▶ What to work on
Identify every line in the material below that contains the word "order", and copy each of those lines. Case counts.

▶ Given records
.....

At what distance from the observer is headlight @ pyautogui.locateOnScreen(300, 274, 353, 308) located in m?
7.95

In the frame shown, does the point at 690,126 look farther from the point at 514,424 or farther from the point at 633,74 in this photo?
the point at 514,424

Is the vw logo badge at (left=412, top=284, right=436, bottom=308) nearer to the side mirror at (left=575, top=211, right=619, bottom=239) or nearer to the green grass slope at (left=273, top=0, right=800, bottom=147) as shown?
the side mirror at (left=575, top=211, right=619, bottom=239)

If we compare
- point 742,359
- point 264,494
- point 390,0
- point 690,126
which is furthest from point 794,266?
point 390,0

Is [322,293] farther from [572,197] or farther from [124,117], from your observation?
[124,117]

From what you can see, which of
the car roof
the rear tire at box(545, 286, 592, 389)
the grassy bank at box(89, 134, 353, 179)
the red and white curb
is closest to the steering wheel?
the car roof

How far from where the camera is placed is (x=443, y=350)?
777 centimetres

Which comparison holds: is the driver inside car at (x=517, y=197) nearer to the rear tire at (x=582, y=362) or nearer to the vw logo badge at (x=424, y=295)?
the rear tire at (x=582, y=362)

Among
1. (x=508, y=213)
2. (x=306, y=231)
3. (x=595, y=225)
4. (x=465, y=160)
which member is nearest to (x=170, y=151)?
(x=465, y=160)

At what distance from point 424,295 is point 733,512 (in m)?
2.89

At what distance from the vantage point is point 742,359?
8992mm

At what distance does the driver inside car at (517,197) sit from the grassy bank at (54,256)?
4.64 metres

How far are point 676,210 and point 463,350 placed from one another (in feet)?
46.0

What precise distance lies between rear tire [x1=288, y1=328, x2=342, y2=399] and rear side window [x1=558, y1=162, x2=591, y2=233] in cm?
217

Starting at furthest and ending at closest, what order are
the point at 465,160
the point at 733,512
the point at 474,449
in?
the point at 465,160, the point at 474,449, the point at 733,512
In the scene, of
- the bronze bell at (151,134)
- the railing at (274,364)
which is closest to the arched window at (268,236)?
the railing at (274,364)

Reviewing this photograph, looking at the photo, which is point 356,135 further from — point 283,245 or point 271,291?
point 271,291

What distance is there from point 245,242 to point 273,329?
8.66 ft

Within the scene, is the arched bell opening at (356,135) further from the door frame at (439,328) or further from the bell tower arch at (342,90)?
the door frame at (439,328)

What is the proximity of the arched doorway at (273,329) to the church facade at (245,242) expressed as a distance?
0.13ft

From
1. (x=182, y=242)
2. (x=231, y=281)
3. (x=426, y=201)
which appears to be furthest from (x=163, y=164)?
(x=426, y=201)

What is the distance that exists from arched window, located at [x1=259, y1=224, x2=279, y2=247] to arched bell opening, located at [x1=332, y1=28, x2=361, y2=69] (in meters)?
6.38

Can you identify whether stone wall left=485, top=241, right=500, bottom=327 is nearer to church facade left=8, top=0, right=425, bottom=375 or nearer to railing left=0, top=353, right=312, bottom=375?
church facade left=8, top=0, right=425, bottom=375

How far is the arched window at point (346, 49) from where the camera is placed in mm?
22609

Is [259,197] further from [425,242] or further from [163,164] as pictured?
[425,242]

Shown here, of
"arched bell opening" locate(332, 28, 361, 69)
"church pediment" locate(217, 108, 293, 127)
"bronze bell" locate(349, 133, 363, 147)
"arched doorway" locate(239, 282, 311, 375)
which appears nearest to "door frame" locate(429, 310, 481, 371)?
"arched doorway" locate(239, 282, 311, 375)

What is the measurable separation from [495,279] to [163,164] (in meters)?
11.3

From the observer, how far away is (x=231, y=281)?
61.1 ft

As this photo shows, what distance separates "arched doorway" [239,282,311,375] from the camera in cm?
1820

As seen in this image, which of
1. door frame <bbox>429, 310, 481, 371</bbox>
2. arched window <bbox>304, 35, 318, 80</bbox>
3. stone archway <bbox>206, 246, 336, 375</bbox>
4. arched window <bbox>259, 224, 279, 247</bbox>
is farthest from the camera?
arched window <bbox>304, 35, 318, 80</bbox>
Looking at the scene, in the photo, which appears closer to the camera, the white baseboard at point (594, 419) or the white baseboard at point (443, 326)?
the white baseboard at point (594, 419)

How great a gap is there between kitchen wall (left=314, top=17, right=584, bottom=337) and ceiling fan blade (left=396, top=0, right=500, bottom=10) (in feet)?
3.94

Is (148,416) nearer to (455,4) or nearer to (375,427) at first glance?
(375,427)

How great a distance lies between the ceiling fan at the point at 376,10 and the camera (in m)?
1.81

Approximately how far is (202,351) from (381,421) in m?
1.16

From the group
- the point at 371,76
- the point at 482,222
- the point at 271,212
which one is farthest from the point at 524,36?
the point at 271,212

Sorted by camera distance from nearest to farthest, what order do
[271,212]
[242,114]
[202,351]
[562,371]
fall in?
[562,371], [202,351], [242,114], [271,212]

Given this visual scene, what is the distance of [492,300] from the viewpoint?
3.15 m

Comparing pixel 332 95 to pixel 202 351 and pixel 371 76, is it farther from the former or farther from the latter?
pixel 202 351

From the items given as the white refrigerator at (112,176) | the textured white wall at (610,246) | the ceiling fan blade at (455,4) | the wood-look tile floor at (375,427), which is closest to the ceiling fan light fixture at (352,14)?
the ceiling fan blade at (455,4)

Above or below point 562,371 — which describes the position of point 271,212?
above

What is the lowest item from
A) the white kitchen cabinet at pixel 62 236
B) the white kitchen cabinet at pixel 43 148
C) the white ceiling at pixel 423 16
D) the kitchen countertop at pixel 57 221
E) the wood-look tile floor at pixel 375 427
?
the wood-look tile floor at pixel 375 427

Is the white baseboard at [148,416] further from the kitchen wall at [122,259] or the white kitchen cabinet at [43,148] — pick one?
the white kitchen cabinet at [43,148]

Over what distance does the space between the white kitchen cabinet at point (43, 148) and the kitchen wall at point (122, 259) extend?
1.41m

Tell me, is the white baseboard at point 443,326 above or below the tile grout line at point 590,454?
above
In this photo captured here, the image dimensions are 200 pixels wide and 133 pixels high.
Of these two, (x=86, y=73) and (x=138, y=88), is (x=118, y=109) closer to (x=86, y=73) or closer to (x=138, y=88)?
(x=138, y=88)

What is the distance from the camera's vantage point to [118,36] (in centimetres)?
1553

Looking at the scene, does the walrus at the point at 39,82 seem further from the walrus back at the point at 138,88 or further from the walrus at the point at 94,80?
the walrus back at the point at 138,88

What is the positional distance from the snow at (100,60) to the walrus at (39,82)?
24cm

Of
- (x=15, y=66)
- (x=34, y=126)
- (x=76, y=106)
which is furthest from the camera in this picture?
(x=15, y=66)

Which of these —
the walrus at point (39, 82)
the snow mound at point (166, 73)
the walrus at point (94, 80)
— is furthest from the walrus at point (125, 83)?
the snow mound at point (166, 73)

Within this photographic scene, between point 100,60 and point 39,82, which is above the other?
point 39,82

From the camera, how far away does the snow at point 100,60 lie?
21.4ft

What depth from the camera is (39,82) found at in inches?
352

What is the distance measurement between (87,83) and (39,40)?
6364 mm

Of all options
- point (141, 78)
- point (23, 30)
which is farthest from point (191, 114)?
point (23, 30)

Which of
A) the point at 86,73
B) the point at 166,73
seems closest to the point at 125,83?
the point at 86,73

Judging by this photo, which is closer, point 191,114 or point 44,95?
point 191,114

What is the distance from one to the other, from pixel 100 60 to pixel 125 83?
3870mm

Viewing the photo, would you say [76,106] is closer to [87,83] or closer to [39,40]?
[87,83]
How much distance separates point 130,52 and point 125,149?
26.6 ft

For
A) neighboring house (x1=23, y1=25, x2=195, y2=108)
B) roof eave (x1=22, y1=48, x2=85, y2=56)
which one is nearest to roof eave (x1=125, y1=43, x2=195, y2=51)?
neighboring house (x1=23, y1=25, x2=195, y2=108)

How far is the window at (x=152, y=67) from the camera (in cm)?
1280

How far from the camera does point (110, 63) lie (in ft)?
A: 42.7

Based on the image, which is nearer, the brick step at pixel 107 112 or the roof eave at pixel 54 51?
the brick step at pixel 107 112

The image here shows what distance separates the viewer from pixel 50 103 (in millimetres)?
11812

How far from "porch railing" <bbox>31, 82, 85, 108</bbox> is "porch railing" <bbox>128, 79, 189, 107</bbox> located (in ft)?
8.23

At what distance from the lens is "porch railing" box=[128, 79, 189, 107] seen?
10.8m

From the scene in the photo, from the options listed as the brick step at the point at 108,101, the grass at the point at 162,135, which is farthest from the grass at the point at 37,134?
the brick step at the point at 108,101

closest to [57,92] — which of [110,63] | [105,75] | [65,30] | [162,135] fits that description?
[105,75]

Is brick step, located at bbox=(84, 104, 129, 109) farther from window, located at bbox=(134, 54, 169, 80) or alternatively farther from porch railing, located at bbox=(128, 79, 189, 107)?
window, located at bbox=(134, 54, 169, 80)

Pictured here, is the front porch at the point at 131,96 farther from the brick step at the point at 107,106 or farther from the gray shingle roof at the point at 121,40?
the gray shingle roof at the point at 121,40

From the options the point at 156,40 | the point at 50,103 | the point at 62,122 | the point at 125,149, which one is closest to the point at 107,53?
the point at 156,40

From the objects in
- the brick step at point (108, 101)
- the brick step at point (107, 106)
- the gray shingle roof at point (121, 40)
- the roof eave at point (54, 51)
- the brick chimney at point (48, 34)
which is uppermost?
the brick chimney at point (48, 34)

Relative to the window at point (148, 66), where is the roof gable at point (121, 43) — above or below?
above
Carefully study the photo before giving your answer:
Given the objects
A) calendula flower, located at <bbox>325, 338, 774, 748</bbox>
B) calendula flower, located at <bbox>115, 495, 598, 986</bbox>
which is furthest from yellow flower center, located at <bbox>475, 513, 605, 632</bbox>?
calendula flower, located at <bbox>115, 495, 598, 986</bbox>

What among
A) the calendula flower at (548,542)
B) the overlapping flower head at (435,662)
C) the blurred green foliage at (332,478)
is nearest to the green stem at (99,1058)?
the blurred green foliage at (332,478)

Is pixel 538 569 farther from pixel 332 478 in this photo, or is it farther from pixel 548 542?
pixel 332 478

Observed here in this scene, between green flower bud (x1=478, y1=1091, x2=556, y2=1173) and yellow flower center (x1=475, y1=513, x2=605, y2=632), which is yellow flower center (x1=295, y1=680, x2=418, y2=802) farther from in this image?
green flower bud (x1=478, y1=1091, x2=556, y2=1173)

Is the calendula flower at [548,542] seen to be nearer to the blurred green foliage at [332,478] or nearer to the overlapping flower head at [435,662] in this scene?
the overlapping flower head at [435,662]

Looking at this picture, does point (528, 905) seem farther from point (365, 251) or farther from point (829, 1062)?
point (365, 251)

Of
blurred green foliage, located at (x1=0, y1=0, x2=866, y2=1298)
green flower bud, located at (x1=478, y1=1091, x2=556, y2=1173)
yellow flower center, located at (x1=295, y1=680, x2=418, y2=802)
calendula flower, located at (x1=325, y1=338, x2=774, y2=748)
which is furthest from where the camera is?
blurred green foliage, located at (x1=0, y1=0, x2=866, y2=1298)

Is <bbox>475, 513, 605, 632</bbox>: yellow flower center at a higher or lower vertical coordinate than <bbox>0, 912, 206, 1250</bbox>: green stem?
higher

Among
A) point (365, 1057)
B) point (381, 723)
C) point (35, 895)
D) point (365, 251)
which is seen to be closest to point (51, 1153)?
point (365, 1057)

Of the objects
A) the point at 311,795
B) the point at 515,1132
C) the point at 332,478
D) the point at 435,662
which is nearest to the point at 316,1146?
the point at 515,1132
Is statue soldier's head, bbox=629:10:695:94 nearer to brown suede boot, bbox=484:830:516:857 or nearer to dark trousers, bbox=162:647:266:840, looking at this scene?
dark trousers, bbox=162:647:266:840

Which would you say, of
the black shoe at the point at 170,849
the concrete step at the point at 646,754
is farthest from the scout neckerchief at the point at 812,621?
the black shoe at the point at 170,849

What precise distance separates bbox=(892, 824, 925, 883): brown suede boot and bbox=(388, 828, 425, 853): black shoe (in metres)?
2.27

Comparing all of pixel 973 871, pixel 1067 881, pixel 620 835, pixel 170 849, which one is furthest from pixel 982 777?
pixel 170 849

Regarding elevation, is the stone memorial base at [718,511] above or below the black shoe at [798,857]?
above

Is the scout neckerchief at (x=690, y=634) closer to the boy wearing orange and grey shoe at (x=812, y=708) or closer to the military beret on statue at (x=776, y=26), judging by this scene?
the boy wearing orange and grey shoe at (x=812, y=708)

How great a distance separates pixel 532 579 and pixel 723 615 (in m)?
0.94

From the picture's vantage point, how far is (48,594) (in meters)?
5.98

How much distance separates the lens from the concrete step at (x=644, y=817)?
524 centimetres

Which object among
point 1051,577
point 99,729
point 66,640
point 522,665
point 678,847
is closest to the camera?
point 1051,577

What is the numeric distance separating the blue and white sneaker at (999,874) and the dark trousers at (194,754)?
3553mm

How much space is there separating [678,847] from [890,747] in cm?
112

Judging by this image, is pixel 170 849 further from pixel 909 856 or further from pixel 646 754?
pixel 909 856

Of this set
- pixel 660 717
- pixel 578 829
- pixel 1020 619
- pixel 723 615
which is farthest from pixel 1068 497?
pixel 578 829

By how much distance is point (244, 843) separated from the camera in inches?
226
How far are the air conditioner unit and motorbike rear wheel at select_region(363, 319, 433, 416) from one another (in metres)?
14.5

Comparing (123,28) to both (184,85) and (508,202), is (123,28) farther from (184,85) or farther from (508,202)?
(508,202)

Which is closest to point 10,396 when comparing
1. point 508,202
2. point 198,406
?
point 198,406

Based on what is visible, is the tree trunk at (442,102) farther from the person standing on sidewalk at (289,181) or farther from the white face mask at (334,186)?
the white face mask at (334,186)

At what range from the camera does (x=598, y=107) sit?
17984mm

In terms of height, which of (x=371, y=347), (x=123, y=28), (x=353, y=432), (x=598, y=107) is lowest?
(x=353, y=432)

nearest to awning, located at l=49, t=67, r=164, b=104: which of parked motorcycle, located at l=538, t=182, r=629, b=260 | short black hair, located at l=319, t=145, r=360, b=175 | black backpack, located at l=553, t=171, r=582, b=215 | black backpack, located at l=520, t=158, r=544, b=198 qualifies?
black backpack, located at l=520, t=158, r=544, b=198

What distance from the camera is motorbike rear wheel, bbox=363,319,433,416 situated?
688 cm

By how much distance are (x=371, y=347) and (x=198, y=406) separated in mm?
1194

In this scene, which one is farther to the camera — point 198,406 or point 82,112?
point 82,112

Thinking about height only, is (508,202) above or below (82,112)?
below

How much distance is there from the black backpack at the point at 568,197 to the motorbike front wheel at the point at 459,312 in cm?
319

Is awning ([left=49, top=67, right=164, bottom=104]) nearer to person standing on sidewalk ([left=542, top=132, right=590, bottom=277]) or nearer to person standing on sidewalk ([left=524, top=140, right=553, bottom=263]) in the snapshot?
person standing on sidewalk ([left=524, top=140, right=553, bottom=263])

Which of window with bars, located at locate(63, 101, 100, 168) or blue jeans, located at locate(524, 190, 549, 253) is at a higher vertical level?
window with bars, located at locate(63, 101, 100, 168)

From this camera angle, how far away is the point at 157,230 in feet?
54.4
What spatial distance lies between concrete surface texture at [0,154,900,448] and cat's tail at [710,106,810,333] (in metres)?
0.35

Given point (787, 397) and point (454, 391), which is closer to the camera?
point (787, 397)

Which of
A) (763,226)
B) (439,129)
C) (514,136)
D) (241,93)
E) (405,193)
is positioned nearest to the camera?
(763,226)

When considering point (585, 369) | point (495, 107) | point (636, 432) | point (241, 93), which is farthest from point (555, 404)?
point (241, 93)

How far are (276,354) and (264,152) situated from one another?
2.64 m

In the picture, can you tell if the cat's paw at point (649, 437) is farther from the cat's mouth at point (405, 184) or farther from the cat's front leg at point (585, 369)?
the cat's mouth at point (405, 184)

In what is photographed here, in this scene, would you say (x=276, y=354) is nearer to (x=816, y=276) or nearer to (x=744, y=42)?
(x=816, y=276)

.....

▶ Exercise answer
Starting at furthest and ending at closest, what order are
Sorted by camera distance from nearest to farthest, what order do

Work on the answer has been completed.